Activists recall job losses from NAFTA, say ‘sham’ unions in Mexico sabotage wages on both sides of the border
EL PASO, Texas (Border Report) — Despite some optimism from the White House and the business community, labor union leaders refuse to back the U.S.-Mexico-Canada Agreement.
The USMCA would replace the existing North American Free Trade Agreement, which predates e-commerce and has been criticized for shortcomings in environmental and labor protections.
“The new NAFTA is not a policy we support at this time,” said Liz Shuler, secretary-treasurer of the AFL-CIO, during a visit to El Paso last week. “The lack of enforcement, the lack of resources committed by the country of Mexico are not adequate. … As we stand now, NAFTA 2.0 does not have the assurances we need for fair trade policies that work for the working people.”
Earlier, AFL-CIO President Richard Trumka had been more blunt, saying Mexico maintains cheap wages by using “sham” labor unions that sign off on whatever deal a corporation brings to the table.
“If Mexico cannot enforce its own laws, then this agreement will never work because their wages will be artificially low. They will suck jobs and capital out of the United States,” Trumka told Bloomberg last month. His comments came after President Trump boasted that the USMCA “has become very popular, unions are liking it, farmers are loving it and manufacturers are really liking it.”
The new trade deal will create 167,000 new jobs and incorporates core labor protections, according to the White House. Border labor activists said that’s a song they’ve heard before and don’t believe.
“When NAFTA passed we lost 35,000 jobs in the garment industry. A majority of the workers in that industry were women who were making $13 an hour, buying homes on the Eastside and sending their kids to college.
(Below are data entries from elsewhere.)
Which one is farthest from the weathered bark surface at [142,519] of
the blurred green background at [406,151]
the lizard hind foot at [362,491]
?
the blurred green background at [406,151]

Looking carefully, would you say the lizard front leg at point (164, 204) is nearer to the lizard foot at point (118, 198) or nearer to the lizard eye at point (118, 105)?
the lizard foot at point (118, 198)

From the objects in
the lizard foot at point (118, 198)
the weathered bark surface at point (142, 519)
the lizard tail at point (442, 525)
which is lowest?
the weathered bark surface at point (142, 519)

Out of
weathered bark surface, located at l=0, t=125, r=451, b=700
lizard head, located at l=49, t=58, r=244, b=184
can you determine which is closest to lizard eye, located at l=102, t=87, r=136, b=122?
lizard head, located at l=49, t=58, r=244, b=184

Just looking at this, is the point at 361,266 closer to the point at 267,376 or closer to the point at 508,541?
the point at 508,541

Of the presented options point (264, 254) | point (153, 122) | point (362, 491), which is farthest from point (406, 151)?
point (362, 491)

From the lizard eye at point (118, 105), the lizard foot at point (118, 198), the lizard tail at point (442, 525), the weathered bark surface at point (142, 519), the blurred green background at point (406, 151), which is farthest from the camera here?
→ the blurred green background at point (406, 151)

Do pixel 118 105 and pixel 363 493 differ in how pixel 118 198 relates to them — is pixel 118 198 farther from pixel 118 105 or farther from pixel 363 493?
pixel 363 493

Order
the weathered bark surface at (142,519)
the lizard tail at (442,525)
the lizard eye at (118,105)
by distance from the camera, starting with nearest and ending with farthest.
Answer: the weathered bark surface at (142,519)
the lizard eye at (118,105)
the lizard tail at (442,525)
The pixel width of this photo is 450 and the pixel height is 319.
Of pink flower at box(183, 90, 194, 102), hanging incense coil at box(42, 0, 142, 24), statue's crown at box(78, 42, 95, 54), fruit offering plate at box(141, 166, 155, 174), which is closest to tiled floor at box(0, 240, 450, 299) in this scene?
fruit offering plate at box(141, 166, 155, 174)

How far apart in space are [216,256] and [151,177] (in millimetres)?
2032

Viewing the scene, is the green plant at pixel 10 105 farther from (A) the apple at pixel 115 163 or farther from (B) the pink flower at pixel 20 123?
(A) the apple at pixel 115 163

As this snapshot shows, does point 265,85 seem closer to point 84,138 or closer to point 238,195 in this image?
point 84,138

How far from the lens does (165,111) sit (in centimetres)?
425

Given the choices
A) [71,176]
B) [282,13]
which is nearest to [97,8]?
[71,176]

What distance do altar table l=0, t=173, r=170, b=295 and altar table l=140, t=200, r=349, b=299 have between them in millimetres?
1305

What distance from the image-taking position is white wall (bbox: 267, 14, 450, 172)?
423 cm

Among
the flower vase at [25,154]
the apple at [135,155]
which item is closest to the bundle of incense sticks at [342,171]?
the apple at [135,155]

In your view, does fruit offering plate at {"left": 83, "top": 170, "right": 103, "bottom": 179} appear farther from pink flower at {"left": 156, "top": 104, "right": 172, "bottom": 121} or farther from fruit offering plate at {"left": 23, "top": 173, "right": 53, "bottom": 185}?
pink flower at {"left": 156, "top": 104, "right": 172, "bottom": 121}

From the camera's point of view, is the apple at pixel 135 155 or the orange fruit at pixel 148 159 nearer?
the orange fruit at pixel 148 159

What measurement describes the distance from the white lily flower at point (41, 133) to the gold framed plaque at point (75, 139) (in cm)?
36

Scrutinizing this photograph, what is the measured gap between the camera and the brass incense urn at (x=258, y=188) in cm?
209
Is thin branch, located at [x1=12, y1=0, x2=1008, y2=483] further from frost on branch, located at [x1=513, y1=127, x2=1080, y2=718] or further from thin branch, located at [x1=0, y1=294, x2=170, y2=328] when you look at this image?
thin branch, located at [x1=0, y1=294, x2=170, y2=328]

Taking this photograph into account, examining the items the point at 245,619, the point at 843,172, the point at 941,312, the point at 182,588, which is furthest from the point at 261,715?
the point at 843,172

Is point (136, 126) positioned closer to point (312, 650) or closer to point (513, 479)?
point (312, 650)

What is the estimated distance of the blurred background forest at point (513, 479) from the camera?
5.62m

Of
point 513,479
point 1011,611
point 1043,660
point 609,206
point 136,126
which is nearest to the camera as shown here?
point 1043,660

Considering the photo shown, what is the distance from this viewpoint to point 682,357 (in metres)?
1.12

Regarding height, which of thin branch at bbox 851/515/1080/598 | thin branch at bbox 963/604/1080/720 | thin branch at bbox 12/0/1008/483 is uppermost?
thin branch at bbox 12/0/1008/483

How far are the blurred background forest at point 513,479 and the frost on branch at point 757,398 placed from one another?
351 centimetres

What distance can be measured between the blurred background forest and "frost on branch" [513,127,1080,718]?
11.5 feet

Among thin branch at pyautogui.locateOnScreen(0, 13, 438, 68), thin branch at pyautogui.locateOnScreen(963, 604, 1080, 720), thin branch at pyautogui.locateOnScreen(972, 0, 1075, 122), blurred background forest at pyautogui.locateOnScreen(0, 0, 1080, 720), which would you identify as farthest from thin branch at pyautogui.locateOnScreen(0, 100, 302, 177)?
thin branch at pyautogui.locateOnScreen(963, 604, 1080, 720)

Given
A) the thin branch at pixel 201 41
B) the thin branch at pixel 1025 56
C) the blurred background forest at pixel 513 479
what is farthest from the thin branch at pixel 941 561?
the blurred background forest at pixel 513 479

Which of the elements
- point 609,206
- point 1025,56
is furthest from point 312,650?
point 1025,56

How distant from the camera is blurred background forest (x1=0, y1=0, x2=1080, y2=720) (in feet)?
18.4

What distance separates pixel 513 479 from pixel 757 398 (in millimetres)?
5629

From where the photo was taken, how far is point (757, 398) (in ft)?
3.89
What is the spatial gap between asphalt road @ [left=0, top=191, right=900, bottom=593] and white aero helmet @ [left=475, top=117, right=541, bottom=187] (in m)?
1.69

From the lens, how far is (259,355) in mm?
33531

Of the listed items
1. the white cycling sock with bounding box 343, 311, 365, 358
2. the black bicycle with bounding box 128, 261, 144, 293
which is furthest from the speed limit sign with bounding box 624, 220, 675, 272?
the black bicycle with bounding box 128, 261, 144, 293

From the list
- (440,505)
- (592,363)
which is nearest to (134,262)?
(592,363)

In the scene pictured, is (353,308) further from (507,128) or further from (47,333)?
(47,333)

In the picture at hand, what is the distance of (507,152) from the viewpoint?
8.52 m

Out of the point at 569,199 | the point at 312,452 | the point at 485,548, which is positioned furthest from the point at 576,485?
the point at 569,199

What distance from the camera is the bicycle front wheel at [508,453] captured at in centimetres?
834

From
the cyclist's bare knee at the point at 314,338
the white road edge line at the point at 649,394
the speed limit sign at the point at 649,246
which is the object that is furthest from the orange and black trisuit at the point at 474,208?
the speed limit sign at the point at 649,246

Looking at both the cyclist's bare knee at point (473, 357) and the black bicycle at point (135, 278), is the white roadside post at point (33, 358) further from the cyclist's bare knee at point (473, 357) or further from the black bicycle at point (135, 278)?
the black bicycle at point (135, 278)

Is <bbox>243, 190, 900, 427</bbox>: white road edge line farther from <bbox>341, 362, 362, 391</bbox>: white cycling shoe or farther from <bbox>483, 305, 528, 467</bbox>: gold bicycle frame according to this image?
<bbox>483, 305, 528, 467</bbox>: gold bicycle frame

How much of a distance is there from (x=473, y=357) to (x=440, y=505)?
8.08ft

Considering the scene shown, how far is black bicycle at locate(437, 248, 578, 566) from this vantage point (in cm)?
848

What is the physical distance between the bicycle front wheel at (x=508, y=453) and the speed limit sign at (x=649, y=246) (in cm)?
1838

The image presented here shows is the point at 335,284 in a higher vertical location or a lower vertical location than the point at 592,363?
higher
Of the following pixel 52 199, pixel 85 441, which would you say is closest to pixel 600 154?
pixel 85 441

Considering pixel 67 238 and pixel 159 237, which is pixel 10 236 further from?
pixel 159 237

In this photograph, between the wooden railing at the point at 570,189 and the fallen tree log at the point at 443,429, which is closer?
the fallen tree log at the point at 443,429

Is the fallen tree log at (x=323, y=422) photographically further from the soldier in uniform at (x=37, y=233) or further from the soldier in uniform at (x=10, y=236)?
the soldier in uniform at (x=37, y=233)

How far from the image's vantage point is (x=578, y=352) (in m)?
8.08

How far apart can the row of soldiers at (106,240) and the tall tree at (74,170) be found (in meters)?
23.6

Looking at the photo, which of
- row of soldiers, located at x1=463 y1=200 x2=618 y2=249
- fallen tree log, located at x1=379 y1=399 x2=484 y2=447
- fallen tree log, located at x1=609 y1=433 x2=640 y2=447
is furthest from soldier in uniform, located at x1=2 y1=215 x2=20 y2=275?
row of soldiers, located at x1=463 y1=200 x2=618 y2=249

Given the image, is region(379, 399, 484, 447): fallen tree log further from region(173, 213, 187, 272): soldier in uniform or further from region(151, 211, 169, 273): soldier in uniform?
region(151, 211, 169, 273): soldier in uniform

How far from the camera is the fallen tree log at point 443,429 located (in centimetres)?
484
Those are the jobs we lost that never came back,” said Lorena Andrade, executive director of La Mujer Obrera, an El Paso, Texas nonprofit for displaced workers.
Andrade, who keeps in touch with independent union organizers and environmentalists in Mexico, said the new trade agreement will further erode wage potential on both sides of the border and foster a more rapid consumption of natural resources in Mexico.
“Their idea of progress is not good for our communities,” she said. The factories “can just pick up and leave when they want. Women workers are disposable on both sides of the border; our communities are disposable.”
Ildefonso Magana, a representative of the International Union of Painters and Allied Trades in Laveen, Arizona, said the Trump administration is eager to sign a trade agreement with Mexico but turns its back on any talk regarding immigration reform.
“There is a moral double-standard that allows the free flow of trade, merchandise and wealth but prohibits the free transit of those who produce the wealth, of the workers,” he said at a labor union meeting in El Paso last week.